I am convinced that I am having an emotional whiplash. My life has been a roller coaster ride the last few months. I feel like I'm residing in a circus and I am the clown. I don't know who to trust and assumptions were made, doubts running through my veins lodging itself in the deepest part of my heart. Now I am depressed with unvoiced thoughts and drowning myself in my nsecurities. I wished I was different, I wish that I was better. But I am unfortunately ... me.
I watched as my younger cousins danced about in my grandmama's back yard. Their innocence is refreshing. I envy their youth. So naive, such innocence I wished I held onto. I remember the days that my cousins and I would go on various adventures. We were happy then but we were deceived by life's harsh reality, adulthood. Now they all have families, Jobs and important things to take care of.

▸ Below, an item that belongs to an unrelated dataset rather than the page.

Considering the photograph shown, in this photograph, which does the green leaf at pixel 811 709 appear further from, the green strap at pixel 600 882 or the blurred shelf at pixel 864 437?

" Wat yuh looking at?" I could recognize Grandmama thick Caribbean accent anywhere. I had lost mine over a decade ago. I didn't answer I just looked at her. She was quite beautiful in her floral dress. Her caramel skin glistened in the sun. she didn't look at day over 20. I smiled, I admit I had inherited her genes unfortunately that was all I got.
" you can go and sort through your mothers things," she said. I nodded.
No my mother isn't dead. she's very happy and married. she's together with a younger guy. he treated her like a queen and I am in all honesty grateful for that. A love returned is like a diamond these days.
It's sad but I never understood her. she had me pretty young thus she had to grow up mentally before she was ready. Back then it wasn't unusual but I couldn't imagine myself going through that. Growing up I had withdrawn from her. She was a child raisimh a child and I realized from early that that meant I needed more mature guidance hence I ran to my grandparents.
I walked to living room to sort through her old stuff when I found a old book. I smiled a little because I could recognize my mother's writing anywhere.